If you hold your AAVE tokens outside of the security module, you still benefit from a general increase in network value as Aave takes over the world But personally, I think if you’re not willing to put your value at risk by staking, you don’t deserve as much upside as active participants.
It’s not staking in the traditional sense though (as per PoS layer 1’s like Eth2, Tezos etc ), it’s staking funds in an insurance fund which will be used to pay out other users of the system if there is a mistake int the protocol, which is riskier by an order of magnitude than traditional staking in PoS layer 1’s. It is absolutely imperative that the token holders do be rewarded fairly as we don’t want to see a successful protocol at the detriment of token holders (it should be both).
Security module stakers will govern the protocol parameters to insure proper risk management. I see this as being fairly similar to the active management involved in L1 POS staking: eg maintaining continuous uptime, avoiding double signing, etc. People who just hold tokens in a wallet are free riding on the efforts of more engaged community members, so it’s makes sense that they earn less returns, while also having less value at direct risk of loss.
Maybe another way to look at is is common equity vs preferred shares. The preferred share holders face less risk of capital loss, but they also have less potential financial upside and aren’t able to vote. This tradeoff is fair, and allows investors to pick the mix of risk/return that suits them best.
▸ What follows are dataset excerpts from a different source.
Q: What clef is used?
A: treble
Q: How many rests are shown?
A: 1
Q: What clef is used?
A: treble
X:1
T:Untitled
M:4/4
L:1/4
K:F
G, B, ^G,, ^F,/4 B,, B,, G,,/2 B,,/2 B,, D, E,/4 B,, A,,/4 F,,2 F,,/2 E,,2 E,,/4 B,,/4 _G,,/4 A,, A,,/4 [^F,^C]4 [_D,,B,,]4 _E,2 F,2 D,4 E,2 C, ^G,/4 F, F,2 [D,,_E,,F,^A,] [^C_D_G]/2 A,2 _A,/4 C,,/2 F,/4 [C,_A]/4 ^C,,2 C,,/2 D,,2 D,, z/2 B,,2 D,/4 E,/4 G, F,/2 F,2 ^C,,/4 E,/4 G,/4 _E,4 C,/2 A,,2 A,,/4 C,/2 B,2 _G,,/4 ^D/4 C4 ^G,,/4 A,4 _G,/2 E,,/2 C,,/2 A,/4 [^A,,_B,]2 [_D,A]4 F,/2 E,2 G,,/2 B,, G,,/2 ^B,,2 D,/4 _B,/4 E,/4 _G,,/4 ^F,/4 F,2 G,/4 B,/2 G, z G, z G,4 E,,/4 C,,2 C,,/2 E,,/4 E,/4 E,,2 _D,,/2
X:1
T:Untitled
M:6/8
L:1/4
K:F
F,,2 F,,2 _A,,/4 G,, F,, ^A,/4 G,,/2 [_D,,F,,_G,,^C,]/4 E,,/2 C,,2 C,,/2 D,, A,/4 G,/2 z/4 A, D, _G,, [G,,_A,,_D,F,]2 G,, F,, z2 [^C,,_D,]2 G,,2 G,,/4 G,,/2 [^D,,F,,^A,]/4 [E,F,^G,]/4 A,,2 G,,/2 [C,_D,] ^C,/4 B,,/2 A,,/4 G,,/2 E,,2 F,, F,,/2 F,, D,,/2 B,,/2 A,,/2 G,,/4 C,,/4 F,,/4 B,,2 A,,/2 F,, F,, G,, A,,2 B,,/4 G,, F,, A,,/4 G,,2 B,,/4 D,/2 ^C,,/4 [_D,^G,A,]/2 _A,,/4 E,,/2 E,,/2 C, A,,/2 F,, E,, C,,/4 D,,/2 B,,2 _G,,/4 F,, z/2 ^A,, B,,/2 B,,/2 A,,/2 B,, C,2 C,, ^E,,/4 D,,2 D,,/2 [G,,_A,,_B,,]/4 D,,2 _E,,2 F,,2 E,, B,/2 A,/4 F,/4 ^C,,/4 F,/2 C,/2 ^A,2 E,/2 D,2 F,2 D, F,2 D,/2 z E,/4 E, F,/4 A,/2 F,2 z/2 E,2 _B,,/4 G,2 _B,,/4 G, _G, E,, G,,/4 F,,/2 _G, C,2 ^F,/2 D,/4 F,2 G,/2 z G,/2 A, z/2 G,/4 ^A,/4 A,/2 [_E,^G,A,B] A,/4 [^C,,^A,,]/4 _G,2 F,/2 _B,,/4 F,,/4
I completely disagree - if there is a mistake or error in the protocol and a user loses funds, the stakers in the PoS do not hand out cash/tokens/equity to directly cover their loss. Likewise if I own any sort of equity and a customer loses cash, the shareholder does not directly provide the customer their shares to cover his/her loss (the company pays for this loss if redeemable). Of course, if there is a harmful bug in a PoS protocol or mistake made by a traditional equity company the equity holder or staker can lose value from depreciation of the token or share value from lack of confidence in the market etc., but my main point is that they do not insure the user with their own shares/tokens - so this model is entirely different. I think it might be better to have a medium article or well articulated explanation from the team on exactly how the ShortFall events may occur (and why they may occur) and summarise the remoteness of them happening.
I am not saying that that stakers in the SM should not be rewarded handsomly, they should as they are putting their capital at risk. However I think token holders should be able to contribute in a less risky manner which also provides some fee generation to them to make up for lack of token burn in v2 (correct me if I am wrong on that but as I understand it the token burn mechanism has been removed too).
Being blunt, I am not sure how well the token will accrue value if (i) inflation is added (which i am fine with here, it is sensible), (ii) token burning feature removed, and (iii) they cannot get any rewards from protocol fees unless they stake in the SM.
@BTCutiful these are some interesting thoughts.
I agree that as we move towards implementation it would be great for the community to be able to see some info showing mock-up shortfall scenarios and the response from the protocol.